Le contrôle systématique des pensions d’invalidité et de réversion versées par l’État camerounais dégage environ 12 milliards de FCFA d’économies annuelles depuis son lancement en novembre 2021. Le chiffre, communiqué par le ministre des Finances Louis Paul Motaze, illustre l’ampleur des dérives qui grevaient jusque-là le fichier solde de la République. Cette opération s’inscrit dans la politique d’assainissement engagée par Yaoundé pour mettre fin aux paiements indus de salaires, pensions et prestations diverses servies à des bénéficiaires irréguliers.

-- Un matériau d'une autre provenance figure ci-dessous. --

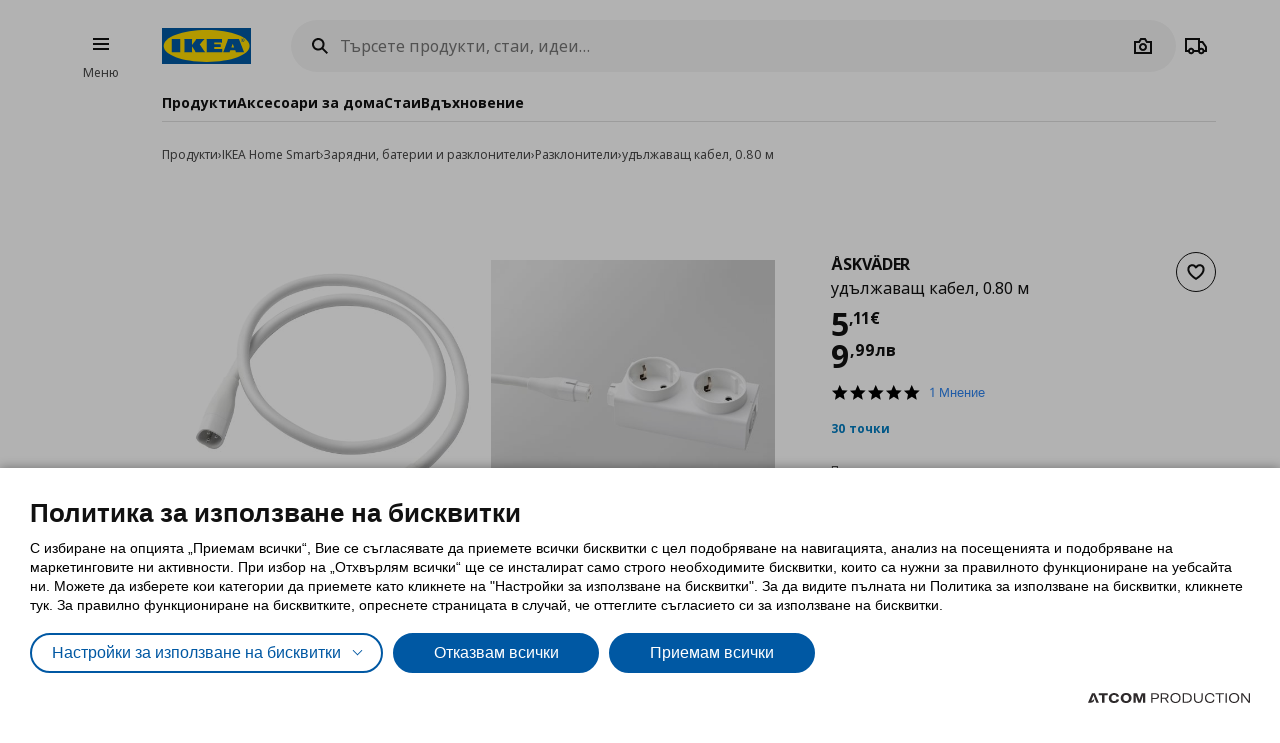

--- FILE ---
content_type: image/svg+xml
request_url: https://www.ikea.bg/Content/Media/atcom.svg
body_size: 2027
content:
<svg width="174" height="13" viewBox="0 0 174 13" fill="none" xmlns="http://www.w3.org/2000/svg">
	<path d="M41.6988 1.97284C41.071 1.4348 40.4433 0.986422 39.6362 0.627723C38.9188 0.358699 38.1118 0.17935 37.215 0.17935C36.408 0.17935 35.6009 0.358699 34.7938 0.627723C33.9867 0.896748 33.359 1.34512 32.7313 1.97284C32.1036 2.60057 31.6552 3.22829 31.3862 3.94569C31.1171 4.66309 30.9378 5.47016 30.9378 6.27723C30.9378 7.08431 31.1171 7.89138 31.3862 8.60878C31.6552 9.32617 32.1932 10.0436 32.7313 10.5816C33.359 11.1197 33.9867 11.568 34.7938 11.9267C35.6009 12.2854 36.408 12.3751 37.215 12.3751C38.0221 12.3751 38.8292 12.1958 39.6362 11.9267C40.3536 11.6577 41.071 11.2093 41.6988 10.5816C42.3265 10.0436 42.7749 9.32617 43.0439 8.60878C43.3129 7.89138 43.4923 7.08431 43.4923 6.27723C43.4923 5.47016 43.3129 4.66309 43.0439 3.94569C42.7749 3.22829 42.3265 2.60057 41.6988 1.97284ZM41.2504 7.98105C41.071 8.5191 40.7123 8.96747 40.3536 9.41585C39.9053 9.86422 39.4569 10.1332 39.0085 10.4023C38.4705 10.5816 37.9324 10.761 37.3944 10.761C36.8563 10.761 36.2286 10.6713 35.7802 10.4023C35.2422 10.2229 34.7938 9.86422 34.4351 9.41585C33.9867 8.96747 33.7177 8.5191 33.5384 7.98105C33.359 7.443 33.1797 6.90496 33.1797 6.27723C33.1797 5.64951 33.2693 5.11146 33.5384 4.57341C33.7177 4.03536 34.0764 3.58699 34.4351 3.13862C34.7938 2.69024 35.3319 2.42122 35.7802 2.15219C36.3183 1.97284 36.8563 1.7935 37.3944 1.7935C37.9324 1.7935 38.4705 1.88317 39.0085 2.15219C39.5466 2.33154 39.9949 2.69024 40.3536 3.13862C40.802 3.58699 41.071 4.03536 41.2504 4.57341C41.4297 5.11146 41.6091 5.64951 41.6091 6.27723C41.5194 6.90496 41.4297 7.443 41.2504 7.98105Z" fill="#7B7B85"/>
	<path d="M19.9975 6.27723C19.9975 9.68487 22.7774 12.4648 26.185 12.4648C27.7095 12.4648 29.1443 11.9267 30.2204 10.9403C29.9514 10.4919 29.4133 10.2229 28.8753 10.2229C28.6959 10.2229 28.4269 10.2229 28.2475 10.3126C27.7095 10.5816 27.0818 10.6713 26.4541 10.6713C24.0328 10.6713 22.06 8.69845 22.06 6.27723C22.06 3.85601 24.0328 1.88317 26.4541 1.88317C27.0818 1.88317 27.7095 1.97284 28.2475 2.24187C28.4269 2.33154 28.6959 2.33154 28.8753 2.33154C29.4133 2.33154 29.9514 2.06252 30.2204 1.61415C29.1443 0.627723 27.7095 0.0896748 26.185 0.0896748C22.7774 0.17935 19.9975 2.95927 19.9975 6.27723Z" fill="#7B7B85"/>
	<path d="M11.6577 0.448374C10.761 0.448374 10.0436 1.16577 9.9539 2.06252H13.9893V12.1061H14.2583C15.155 12.1061 15.9621 11.3887 15.9621 10.4919V2.06252H18.2936C19.1904 2.06252 19.9078 1.34512 19.9078 0.448374H11.6577Z" fill="#7B7B85"/>
	<path d="M8.78813 9.86422C8.78813 9.77455 8.78813 9.77455 8.78813 9.86422H4.75276C4.75276 8.96747 5.47016 8.25008 6.45658 8.25008H7.98105" fill="#7B7B85"/>
	<path d="M8.8778 11.2093C9.14682 11.7474 9.68487 12.1958 10.4023 12.1958H11.299L5.64951 0L0 12.1958H0.896748C1.52447 12.1958 2.15219 11.8371 2.42122 11.2093L5.73918 3.94569L8.8778 11.2093Z" fill="#7B7B85"/>
	<path d="M51.2043 6.99463L45.8238 0.17935L45.2858 12.1958H45.5548C46.4515 12.1958 47.2586 11.4784 47.2586 10.5816L47.5276 5.20114L51.2043 9.86422H51.294L54.9706 5.11146L55.2396 10.5816C55.2396 11.4784 55.957 12.1958 56.9435 12.1958H57.2125L56.4951 0.17935L51.2043 6.99463Z" fill="#7B7B85"/>
	<path d="M66.8077 0.627718H70.8431C73.354 0.627718 75.0578 1.88316 75.0578 4.12503C75.0578 6.45658 72.9953 7.71202 70.6637 7.71202H67.6148V11.9267H66.8077V0.627718ZM70.7534 6.90495C72.8159 6.90495 74.2507 5.82885 74.2507 4.12503C74.2507 2.33154 72.9056 1.43479 70.8431 1.43479H67.6148V6.99463H70.7534V6.90495Z" fill="#7B7B85"/>
	<path d="M77.0306 0.627718H81.7834C84.2943 0.627718 85.8187 1.97284 85.8187 3.85601C85.8187 5.73918 84.3839 6.81528 82.5008 7.0843L86.2671 11.9267H85.191L81.604 7.17397H77.9274V11.8371H77.1203V0.627718H77.0306ZM81.6937 6.45658C83.5769 6.45658 85.0117 5.55983 85.0117 3.85601C85.0117 2.33154 83.8459 1.34512 81.7834 1.34512H77.9274V6.45658H81.6937Z" fill="#7B7B85"/>
	<path d="M87.6122 6.27723C87.6122 3.13861 89.8541 0.358694 93.3514 0.358694C96.7591 0.358694 99.0009 3.04894 99.0009 6.18755C99.0009 9.23649 96.7591 12.0164 93.2617 12.0164C89.7644 12.0164 87.6122 9.32617 87.6122 6.27723ZM98.1042 6.27723C98.1042 3.40763 96.0417 1.16577 93.2617 1.16577C90.4818 1.16577 88.509 3.40764 88.509 6.18755C88.509 8.96747 90.5715 11.299 93.3514 11.299C96.1313 11.299 98.1042 9.05714 98.1042 6.27723Z" fill="#7B7B85"/>
	<path d="M101.332 0.627718H105.099C108.686 0.627718 111.107 3.04894 111.107 6.27723C111.107 9.41584 108.686 11.9267 105.099 11.9267H101.332V0.627718ZM105.099 11.1197C108.237 11.1197 110.21 8.96747 110.21 6.27723C110.21 3.58698 108.237 1.43479 105.099 1.43479H102.229V11.2093H105.099V11.1197Z" fill="#7B7B85"/>
	<path d="M113.349 7.17397V0.627718H114.156V7.17397C114.156 9.86422 115.591 11.3887 118.012 11.3887C120.344 11.3887 121.778 10.0436 121.778 7.26365V0.627718H122.585V7.17397C122.585 10.4023 120.702 12.1061 117.922 12.1061C115.232 12.1061 113.349 10.4023 113.349 7.17397Z" fill="#7B7B85"/>
	<path d="M124.738 6.27723C124.738 3.04894 127.159 0.358694 130.387 0.358694C132.45 0.358694 133.615 1.07609 134.781 2.15219L134.153 2.77991C133.167 1.79349 132.001 1.07609 130.387 1.07609C127.697 1.07609 125.634 3.31796 125.634 6.09788C125.634 8.96747 127.697 11.2093 130.387 11.2093C132.001 11.2093 133.167 10.5816 134.243 9.41584L134.781 9.95389C133.615 11.1197 132.27 11.9267 130.297 11.9267C127.159 12.1061 124.738 9.50552 124.738 6.27723Z" fill="#7B7B85"/>
	<path d="M139.803 1.34512H135.857V0.627718H144.556V1.43479H140.61V11.9267H139.803V1.34512Z" fill="#7B7B85"/>
	<path d="M146.798 0.627718H147.605V11.9267H146.798V0.627718Z" fill="#7B7B85"/>
	<path d="M150.564 6.27723C150.564 3.13861 152.806 0.358694 156.303 0.358694C159.711 0.358694 161.953 3.04894 161.953 6.18755C161.953 9.23649 159.711 12.0164 156.213 12.0164C152.716 12.0164 150.564 9.32617 150.564 6.27723ZM161.056 6.27723C161.056 3.40763 158.993 1.16577 156.213 1.16577C153.434 1.16577 151.461 3.40764 151.461 6.18755C151.461 8.96747 153.523 11.299 156.303 11.299C159.083 11.299 161.056 9.05714 161.056 6.27723Z" fill="#7B7B85"/>
	<path d="M164.284 0.627718H165.091L172.893 10.4919V0.627718H173.7V11.9267H173.072L165.091 1.88316V11.9267H164.284V0.627718Z" fill="#7B7B85"/>
</svg>
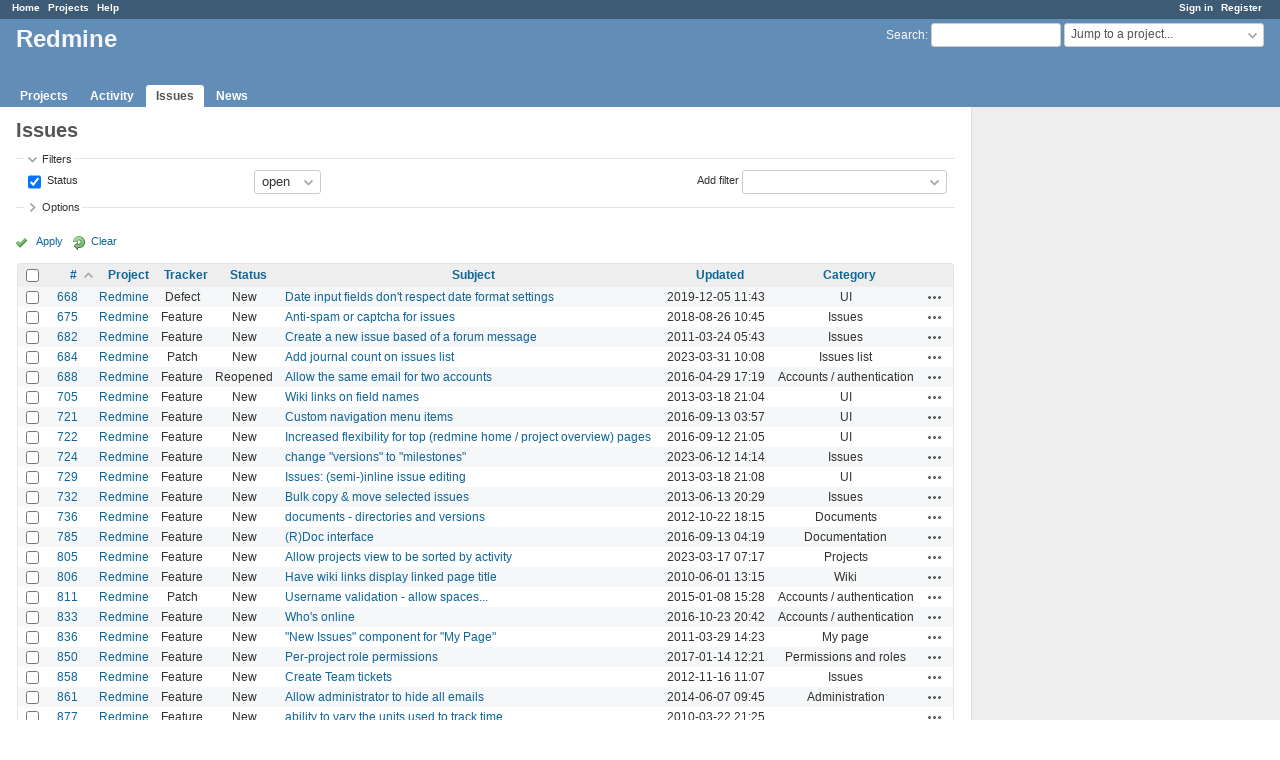

--- FILE ---
content_type: text/html; charset=utf-8
request_url: https://www.google.com/recaptcha/api2/aframe
body_size: 267
content:
<!DOCTYPE HTML><html><head><meta http-equiv="content-type" content="text/html; charset=UTF-8"></head><body><script nonce="NBAzqilLq2LvoH4x_43eqg">/** Anti-fraud and anti-abuse applications only. See google.com/recaptcha */ try{var clients={'sodar':'https://pagead2.googlesyndication.com/pagead/sodar?'};window.addEventListener("message",function(a){try{if(a.source===window.parent){var b=JSON.parse(a.data);var c=clients[b['id']];if(c){var d=document.createElement('img');d.src=c+b['params']+'&rc='+(localStorage.getItem("rc::a")?sessionStorage.getItem("rc::b"):"");window.document.body.appendChild(d);sessionStorage.setItem("rc::e",parseInt(sessionStorage.getItem("rc::e")||0)+1);localStorage.setItem("rc::h",'1769909843041');}}}catch(b){}});window.parent.postMessage("_grecaptcha_ready", "*");}catch(b){}</script></body></html>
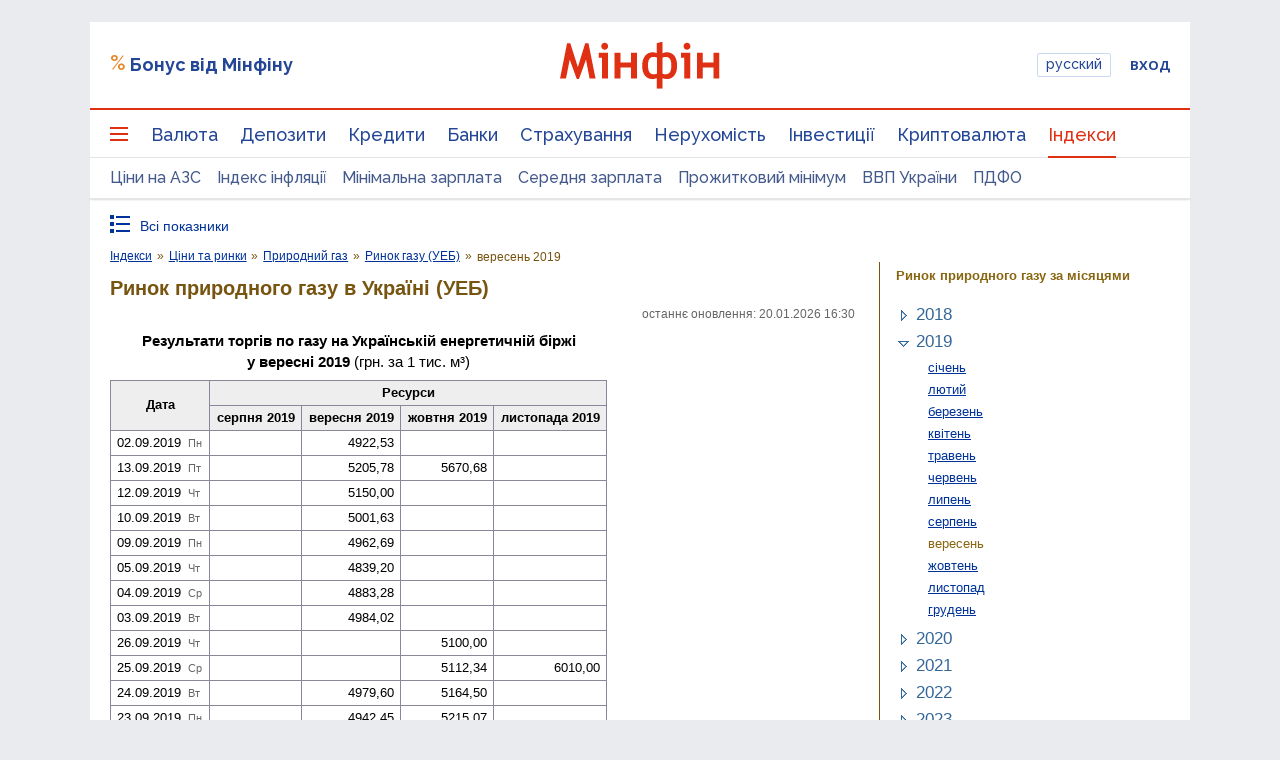

--- FILE ---
content_type: text/html; charset=utf-8
request_url: https://www.google.com/recaptcha/api2/aframe
body_size: 136
content:
<!DOCTYPE HTML><html><head><meta http-equiv="content-type" content="text/html; charset=UTF-8"></head><body><script nonce="RvopIvYqtjiPAHuAfT88rw">/** Anti-fraud and anti-abuse applications only. See google.com/recaptcha */ try{var clients={'sodar':'https://pagead2.googlesyndication.com/pagead/sodar?'};window.addEventListener("message",function(a){try{if(a.source===window.parent){var b=JSON.parse(a.data);var c=clients[b['id']];if(c){var d=document.createElement('img');d.src=c+b['params']+'&rc='+(localStorage.getItem("rc::a")?sessionStorage.getItem("rc::b"):"");window.document.body.appendChild(d);sessionStorage.setItem("rc::e",parseInt(sessionStorage.getItem("rc::e")||0)+1);localStorage.setItem("rc::h",'1768946207269');}}}catch(b){}});window.parent.postMessage("_grecaptcha_ready", "*");}catch(b){}</script></body></html>

--- FILE ---
content_type: text/css
request_url: https://index.minfin.com.ua/minfin/markets/gas/ueex/style.css?2026012023
body_size: -245
content:
.compact-table TABLE.grid TD.topborder { border-top:1px solid #889; }
@media all and (max-width:480px) { .compact-table TABLE.grid { border-bottom:1px solid #889; } }


--- FILE ---
content_type: application/javascript; charset=utf-8
request_url: https://fundingchoicesmessages.google.com/f/AGSKWxXtJ_jMxQGMPAWx1dygmPxx-ccInqYuDIpi8zF4C4cyeXXCuxnldsTNBNLBQv7nkVaxHea4XJEOa-QjLDNbHIfqWEUTzKWgdnKwS7IgSi_cXUP3MZB8RMoQEYbHcUrd2CKoeEBQFtAvOvtFnBMKMItforkPV794H6x3MbtzinXLjN_lyBNSZQVLcPHX/_/advertiserwidget./smallad-/ad_box2./ad_news./spo_show.asp?
body_size: -1290
content:
window['d5efcfa9-cde7-40a4-802a-5e12f6de47b0'] = true;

Un fichier solde miné par des bénéficiaires irréguliers
L’origine du chantier remonte à janvier 2020. Le ministère des Finances avait alors rendu publique une liste de 7 855 anciens agents publics soupçonnés de percevoir indûment une pension de réversion ou d’invalidité. Pour ces dossiers, les actes administratifs ouvrant droit à prestation demeuraient introuvables, ce qui a déclenché un vaste travail de vérification documentaire et de croisement des données.
Le mécanisme visé n’est pas anodin. La pension d’invalidité couvre les agents reconnus inaptes selon les conditions prévues par la réglementation. La pension de réversion correspond, elle, à une part des droits acquis par un agent décédé, reversée à ses ayants droit. Deux dispositifs sociaux légitimes, mais structurellement exposés aux fraudes lorsqu’ils ne sont pas adossés à un état civil et à un fichier solde fiabilisés.
Concrètement, le travail de purge consiste à recouper les pièces justificatives, à confirmer l’existence physique des bénéficiaires et à supprimer du circuit de paiement les ayants droit fictifs ou décédés sans déclaration. Chaque ligne radiée se traduit mécaniquement par une économie immédiate sur le Trésor.
Une stratégie plus large de maîtrise de la masse salariale
L’opération s’articule avec d’autres chantiers d’envergure pilotés par Bercy camerounais. Depuis 2018, le gouvernement a notamment conduit le Comptage physique des personnels de l’État (Coppe), dispositif de recensement présentiel destiné à éliminer les agents fictifs des registres de la fonction publique. Selon les estimations officielles, ce seul exercice générerait environ 30 milliards de FCFA d’économies annuelles, soit près de trois fois le rendement du contrôle des pensions.
Le ministre Louis Paul Motaze a par ailleurs ouvert un nouveau front : l’audit des allocations familiales servies au personnel de l’État. L’objectif est identique, débusquer les prestations perçues sans droit et resserrer le périmètre des bénéficiaires légitimes. À mesure que ces opérations se déploient, le fichier solde devrait gagner en fiabilité, condition indispensable à toute prévision budgétaire crédible.
L’enjeu dépasse la simple traque de la fraude. La masse salariale et les pensions représentent l’un des postes les plus rigides du budget camerounais. Toute marge dégagée sur ces lignes redonne au gouvernement des capacités d’investissement public ou de désendettement, dans un contexte où les ratios budgétaires sont scrutés par les bailleurs multilatéraux, Fonds monétaire international (FMI) en tête.
Pression budgétaire et exigence de transparence
Le calendrier de ces réformes n’est pas neutre. Le Cameroun navigue dans un environnement de pression sur ses finances publiques, marqué par une demande sociale croissante, des chocs externes sur les recettes pétrolières et un service de la dette qui pèse de plus en plus lourd. La maîtrise des dépenses courantes devient un impératif pour préserver les équilibres macroéconomiques et tenir les engagements pris auprès des partenaires techniques et financiers.
Reste que ces opérations d’assainissement soulèvent aussi des défis politiques et sociaux. Le retrait de pensions, même indûment perçues, expose à des contentieux et à des situations humaines délicates lorsque les bénéficiaires contestent leur radiation ou peinent à reconstituer les pièces justificatives manquantes. La sécurisation juridique du fichier solde, parallèlement aux contrôles, constitue de fait le second pilier de la réforme.
Les économies déjà engrangées laissent entrevoir le gisement encore disponible. Entre le Coppe, le contrôle des pensions et l’audit en cours sur les allocations familiales, les autorités camerounaises pourraient cumuler à terme plusieurs dizaines de milliards de FCFA d’économies récurrentes, à condition que ces dispositifs s’installent dans la durée et résistent aux pressions clientélistes. Selon Investir au Cameroun.